---- Data excerpts
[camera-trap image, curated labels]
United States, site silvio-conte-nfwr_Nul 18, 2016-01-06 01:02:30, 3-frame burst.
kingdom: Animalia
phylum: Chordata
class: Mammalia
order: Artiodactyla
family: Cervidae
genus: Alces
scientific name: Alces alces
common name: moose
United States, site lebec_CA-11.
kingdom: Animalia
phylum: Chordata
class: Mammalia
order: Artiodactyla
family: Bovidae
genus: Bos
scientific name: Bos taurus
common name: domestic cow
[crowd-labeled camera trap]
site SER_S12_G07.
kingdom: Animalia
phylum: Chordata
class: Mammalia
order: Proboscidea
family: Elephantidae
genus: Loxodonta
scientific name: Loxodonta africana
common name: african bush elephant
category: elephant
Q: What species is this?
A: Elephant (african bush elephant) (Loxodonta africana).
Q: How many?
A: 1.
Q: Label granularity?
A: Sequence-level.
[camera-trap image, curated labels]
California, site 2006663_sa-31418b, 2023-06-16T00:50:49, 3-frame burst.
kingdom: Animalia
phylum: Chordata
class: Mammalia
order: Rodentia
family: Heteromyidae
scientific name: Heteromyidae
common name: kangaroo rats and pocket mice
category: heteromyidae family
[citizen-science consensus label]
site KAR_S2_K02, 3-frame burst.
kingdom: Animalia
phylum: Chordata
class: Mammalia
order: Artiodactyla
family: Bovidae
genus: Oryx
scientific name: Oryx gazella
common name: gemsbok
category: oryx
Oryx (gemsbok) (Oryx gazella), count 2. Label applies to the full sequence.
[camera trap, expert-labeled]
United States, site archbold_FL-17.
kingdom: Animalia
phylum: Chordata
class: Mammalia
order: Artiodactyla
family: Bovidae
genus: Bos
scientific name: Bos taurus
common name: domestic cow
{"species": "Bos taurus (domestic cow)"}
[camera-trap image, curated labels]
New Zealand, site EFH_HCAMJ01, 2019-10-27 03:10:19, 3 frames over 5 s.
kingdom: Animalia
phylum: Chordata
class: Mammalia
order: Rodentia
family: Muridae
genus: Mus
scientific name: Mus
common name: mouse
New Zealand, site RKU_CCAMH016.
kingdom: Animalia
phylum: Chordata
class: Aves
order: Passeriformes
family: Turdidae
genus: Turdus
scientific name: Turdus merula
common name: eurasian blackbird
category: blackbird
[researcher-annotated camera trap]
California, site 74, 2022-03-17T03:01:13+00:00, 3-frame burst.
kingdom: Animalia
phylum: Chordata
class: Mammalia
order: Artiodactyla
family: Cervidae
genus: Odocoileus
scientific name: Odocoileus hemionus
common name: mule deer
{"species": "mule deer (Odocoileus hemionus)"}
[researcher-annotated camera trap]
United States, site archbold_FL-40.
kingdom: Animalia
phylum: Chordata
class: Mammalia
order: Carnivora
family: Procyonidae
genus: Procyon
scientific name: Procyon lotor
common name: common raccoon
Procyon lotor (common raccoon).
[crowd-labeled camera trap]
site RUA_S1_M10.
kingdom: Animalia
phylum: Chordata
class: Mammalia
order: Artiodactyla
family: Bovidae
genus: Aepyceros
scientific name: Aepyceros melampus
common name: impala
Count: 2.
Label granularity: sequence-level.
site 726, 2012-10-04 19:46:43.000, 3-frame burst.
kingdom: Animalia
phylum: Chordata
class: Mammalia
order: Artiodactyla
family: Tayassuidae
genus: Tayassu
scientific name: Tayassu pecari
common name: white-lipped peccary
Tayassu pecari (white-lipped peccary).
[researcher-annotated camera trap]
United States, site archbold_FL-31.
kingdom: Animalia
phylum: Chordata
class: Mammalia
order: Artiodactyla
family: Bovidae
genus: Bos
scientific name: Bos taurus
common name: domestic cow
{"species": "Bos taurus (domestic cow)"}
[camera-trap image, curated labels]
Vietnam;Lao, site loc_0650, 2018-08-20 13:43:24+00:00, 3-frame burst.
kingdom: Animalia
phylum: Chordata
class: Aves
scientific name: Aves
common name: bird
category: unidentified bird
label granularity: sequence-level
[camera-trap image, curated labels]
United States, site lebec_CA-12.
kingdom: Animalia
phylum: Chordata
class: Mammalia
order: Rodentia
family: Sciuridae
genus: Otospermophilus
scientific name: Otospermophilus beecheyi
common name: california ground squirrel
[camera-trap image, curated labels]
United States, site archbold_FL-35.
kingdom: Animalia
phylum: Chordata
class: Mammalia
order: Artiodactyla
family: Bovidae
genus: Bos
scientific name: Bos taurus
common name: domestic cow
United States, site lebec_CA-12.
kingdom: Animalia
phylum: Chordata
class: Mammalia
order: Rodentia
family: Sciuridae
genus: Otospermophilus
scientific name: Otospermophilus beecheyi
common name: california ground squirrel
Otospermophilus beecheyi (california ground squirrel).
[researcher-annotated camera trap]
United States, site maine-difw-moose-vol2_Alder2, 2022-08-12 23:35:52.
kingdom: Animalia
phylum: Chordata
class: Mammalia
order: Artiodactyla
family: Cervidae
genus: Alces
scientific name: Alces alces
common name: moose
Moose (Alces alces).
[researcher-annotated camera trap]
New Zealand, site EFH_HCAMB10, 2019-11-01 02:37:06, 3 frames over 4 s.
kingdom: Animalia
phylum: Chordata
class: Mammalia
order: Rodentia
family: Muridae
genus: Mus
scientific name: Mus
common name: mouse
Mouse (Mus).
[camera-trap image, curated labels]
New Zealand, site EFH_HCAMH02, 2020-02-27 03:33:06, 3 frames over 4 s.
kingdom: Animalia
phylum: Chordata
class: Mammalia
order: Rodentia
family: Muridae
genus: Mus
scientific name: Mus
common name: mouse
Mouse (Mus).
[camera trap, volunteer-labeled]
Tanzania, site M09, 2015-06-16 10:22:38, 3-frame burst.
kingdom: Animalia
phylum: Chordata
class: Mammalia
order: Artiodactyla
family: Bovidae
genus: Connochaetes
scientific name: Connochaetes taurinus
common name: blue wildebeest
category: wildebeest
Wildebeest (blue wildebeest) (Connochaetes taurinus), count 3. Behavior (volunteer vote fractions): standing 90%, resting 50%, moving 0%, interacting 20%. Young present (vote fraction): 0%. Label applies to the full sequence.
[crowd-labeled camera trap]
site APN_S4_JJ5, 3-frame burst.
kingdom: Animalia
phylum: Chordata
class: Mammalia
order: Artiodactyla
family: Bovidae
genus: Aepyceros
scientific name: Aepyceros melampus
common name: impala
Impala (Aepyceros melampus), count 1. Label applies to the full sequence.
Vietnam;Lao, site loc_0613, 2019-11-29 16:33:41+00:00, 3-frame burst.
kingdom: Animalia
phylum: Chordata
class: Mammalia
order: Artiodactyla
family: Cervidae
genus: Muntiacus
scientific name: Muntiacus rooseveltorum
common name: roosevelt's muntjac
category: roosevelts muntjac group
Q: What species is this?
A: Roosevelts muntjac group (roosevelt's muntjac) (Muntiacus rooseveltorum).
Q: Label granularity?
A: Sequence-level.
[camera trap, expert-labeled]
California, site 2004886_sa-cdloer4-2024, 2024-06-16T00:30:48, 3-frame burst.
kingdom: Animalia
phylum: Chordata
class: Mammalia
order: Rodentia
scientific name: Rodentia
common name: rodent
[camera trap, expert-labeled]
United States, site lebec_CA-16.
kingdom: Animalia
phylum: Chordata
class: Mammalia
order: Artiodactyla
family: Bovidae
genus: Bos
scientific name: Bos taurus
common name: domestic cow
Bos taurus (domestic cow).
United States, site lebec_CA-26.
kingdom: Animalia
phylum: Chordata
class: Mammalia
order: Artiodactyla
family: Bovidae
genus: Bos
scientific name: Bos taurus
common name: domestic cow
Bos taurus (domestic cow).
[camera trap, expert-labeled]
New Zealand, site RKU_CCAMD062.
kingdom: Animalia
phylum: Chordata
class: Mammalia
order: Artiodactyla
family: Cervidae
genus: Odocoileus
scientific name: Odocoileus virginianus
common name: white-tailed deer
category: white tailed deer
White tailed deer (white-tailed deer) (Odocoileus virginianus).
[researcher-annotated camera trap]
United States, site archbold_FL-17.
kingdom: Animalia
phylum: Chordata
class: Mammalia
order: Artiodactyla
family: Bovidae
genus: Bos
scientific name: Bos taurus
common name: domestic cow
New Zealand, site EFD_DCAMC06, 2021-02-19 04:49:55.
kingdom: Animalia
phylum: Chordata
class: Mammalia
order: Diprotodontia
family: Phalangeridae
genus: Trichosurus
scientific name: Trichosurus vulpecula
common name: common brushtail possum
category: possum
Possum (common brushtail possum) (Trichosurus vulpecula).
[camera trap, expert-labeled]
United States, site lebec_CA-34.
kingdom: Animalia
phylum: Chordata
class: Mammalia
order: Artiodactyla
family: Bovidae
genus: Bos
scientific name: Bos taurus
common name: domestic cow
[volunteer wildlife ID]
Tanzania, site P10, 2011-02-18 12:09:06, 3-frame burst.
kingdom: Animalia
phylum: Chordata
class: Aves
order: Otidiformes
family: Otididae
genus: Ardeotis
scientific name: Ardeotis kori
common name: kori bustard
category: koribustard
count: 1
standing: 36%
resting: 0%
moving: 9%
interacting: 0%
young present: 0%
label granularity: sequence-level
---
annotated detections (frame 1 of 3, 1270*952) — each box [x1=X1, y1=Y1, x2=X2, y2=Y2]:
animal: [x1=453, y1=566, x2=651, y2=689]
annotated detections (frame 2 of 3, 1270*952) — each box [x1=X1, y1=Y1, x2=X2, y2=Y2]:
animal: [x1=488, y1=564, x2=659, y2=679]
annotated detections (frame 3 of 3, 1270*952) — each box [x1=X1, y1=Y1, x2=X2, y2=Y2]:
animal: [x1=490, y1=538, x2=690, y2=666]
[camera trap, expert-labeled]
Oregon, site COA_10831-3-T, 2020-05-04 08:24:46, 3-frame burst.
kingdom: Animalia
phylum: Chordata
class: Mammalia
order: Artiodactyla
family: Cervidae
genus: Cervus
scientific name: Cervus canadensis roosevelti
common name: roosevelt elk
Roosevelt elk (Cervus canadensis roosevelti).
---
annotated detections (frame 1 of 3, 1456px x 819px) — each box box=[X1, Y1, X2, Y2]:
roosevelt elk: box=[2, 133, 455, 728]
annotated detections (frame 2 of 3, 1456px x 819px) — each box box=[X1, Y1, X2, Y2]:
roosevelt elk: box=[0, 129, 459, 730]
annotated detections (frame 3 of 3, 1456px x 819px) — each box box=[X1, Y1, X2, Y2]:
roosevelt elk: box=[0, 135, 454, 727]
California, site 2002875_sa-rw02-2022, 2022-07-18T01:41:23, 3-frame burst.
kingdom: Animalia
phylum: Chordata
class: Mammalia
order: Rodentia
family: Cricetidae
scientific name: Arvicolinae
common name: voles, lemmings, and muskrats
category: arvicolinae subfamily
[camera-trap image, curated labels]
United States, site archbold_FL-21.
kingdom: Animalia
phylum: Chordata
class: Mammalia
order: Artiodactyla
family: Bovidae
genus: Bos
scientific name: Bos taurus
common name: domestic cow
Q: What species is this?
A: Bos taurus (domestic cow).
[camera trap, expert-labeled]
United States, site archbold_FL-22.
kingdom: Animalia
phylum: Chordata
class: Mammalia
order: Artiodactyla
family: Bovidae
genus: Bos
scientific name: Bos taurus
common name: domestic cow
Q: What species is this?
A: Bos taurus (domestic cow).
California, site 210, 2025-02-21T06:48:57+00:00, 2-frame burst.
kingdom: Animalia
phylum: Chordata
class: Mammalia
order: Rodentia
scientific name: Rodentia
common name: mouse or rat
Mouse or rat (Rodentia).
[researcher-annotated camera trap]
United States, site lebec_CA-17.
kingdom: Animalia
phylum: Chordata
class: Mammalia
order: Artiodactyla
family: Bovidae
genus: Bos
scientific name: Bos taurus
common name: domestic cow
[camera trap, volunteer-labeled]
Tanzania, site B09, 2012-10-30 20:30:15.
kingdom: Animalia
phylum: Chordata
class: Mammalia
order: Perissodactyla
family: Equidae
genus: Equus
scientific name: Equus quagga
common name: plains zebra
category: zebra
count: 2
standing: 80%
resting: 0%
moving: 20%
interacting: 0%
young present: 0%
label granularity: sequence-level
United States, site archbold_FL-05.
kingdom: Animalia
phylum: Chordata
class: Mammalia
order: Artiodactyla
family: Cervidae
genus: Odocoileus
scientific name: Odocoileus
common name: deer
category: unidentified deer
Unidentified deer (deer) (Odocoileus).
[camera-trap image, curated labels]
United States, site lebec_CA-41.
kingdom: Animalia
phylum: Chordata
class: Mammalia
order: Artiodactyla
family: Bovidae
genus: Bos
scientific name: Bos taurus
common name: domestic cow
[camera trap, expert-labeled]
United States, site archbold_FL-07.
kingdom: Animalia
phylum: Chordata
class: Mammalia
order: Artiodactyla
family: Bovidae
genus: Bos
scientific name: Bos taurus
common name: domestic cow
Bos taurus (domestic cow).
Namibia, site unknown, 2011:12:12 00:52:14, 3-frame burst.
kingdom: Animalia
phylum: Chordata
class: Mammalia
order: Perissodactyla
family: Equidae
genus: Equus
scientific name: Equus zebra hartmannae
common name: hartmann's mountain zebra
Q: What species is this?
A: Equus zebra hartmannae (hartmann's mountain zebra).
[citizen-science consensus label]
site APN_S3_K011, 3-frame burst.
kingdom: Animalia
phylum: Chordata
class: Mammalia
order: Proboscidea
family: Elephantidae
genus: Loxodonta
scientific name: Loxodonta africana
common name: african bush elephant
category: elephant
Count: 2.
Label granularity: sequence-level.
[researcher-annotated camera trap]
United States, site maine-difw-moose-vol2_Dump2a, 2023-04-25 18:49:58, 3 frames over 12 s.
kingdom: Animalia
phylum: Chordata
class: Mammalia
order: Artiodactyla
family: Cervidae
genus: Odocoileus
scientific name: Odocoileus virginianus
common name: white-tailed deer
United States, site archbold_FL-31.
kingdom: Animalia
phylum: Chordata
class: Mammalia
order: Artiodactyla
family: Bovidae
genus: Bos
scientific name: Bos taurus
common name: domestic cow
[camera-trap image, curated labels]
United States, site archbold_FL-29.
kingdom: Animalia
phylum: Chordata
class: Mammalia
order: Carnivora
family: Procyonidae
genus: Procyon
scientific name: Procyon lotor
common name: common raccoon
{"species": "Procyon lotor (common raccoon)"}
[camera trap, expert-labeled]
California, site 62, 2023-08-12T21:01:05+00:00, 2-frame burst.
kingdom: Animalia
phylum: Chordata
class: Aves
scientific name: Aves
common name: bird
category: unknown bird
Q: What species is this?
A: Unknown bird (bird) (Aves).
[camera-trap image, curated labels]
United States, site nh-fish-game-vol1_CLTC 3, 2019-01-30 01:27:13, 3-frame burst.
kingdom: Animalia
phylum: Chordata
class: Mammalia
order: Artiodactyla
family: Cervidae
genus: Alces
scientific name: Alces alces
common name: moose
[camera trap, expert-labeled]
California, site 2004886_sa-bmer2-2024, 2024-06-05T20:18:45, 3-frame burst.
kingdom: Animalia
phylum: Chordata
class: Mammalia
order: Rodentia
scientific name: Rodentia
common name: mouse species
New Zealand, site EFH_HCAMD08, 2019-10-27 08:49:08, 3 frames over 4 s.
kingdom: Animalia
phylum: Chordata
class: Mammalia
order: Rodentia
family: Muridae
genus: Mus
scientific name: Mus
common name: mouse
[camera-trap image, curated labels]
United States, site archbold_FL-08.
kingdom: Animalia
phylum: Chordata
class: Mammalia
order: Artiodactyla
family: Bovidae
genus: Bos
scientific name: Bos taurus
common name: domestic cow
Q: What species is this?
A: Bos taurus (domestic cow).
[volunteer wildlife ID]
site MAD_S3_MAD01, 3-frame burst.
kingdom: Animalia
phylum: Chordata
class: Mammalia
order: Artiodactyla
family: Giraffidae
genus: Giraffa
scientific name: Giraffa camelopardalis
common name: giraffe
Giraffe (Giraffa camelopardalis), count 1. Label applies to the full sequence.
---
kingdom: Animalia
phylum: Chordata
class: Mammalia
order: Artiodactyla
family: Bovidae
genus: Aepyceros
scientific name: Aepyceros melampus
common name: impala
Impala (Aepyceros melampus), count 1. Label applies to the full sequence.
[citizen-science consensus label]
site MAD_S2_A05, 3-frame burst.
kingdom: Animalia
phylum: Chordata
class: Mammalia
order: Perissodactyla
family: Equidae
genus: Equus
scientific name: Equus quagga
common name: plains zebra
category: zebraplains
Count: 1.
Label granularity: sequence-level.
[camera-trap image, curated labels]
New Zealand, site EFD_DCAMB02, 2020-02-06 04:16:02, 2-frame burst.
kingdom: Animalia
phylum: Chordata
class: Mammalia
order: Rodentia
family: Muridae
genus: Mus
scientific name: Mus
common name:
--------
## Problem to solve
Gather and copy every line of the data in which the string "Tanzania" is found.

## Response for this exercise
Tanzania, site M09, 2015-06-16 10:22:38, 3-frame burst.
Tanzania, site P10, 2011-02-18 12:09:06, 3-frame burst.
Tanzania, site B09, 2012-10-30 20:30:15.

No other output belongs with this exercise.